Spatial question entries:

........

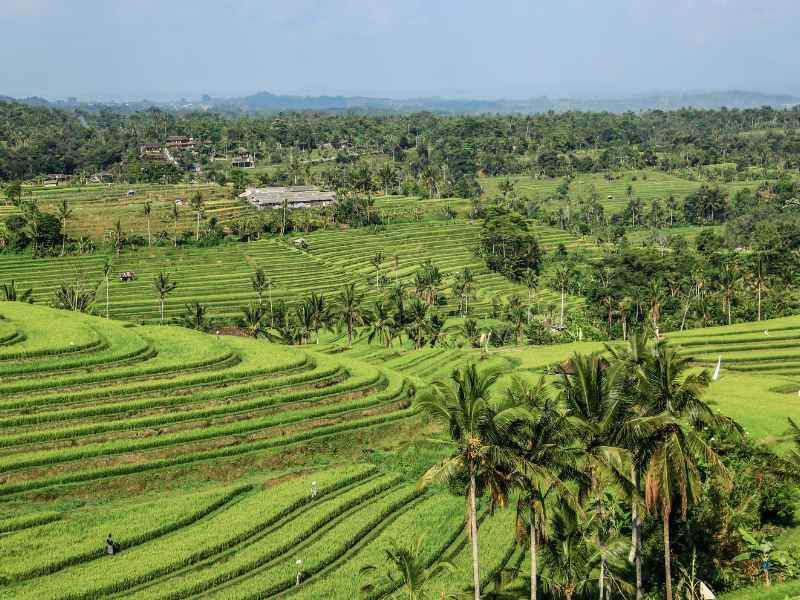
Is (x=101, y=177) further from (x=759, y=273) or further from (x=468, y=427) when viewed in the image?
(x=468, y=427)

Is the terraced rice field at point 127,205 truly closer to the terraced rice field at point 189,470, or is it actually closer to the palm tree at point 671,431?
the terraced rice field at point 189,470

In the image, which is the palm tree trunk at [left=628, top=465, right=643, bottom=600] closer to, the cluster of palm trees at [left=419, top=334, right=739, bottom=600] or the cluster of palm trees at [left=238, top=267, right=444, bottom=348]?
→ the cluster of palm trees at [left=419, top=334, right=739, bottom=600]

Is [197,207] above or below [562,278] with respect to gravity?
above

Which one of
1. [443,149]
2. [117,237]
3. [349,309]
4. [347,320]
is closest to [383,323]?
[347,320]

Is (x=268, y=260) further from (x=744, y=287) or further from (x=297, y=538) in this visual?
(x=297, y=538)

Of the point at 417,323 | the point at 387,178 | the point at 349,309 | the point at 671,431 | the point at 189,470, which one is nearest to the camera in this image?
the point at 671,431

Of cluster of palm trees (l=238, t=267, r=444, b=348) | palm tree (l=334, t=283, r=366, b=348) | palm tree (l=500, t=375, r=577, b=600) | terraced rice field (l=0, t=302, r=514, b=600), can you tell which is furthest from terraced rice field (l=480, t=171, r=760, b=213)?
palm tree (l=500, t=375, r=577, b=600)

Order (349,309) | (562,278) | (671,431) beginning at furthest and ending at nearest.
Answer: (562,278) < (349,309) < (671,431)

........

The request: Can you turn the records, from the line containing "Is [197,207] above" up to and including the final line, into a JSON list of strings, one string per line, with blank lines left out?

Answer to this exercise:
[
  "Is [197,207] above or below [562,278] with respect to gravity?",
  "above",
  "Which one of",
  "1. [443,149]",
  "2. [117,237]",
  "3. [349,309]",
  "4. [347,320]",
  "is closest to [383,323]?",
  "[347,320]",
  "Is (x=268, y=260) further from (x=744, y=287) or further from (x=297, y=538) in this visual?",
  "(x=297, y=538)",
  "Of the point at 417,323 | the point at 387,178 | the point at 349,309 | the point at 671,431 | the point at 189,470, which one is nearest to the camera in this image?",
  "the point at 671,431",
  "Of cluster of palm trees (l=238, t=267, r=444, b=348) | palm tree (l=334, t=283, r=366, b=348) | palm tree (l=500, t=375, r=577, b=600) | terraced rice field (l=0, t=302, r=514, b=600), can you tell which is furthest from terraced rice field (l=480, t=171, r=760, b=213)?",
  "palm tree (l=500, t=375, r=577, b=600)",
  "Order (349,309) | (562,278) | (671,431) beginning at furthest and ending at nearest.",
  "Answer: (562,278) < (349,309) < (671,431)"
]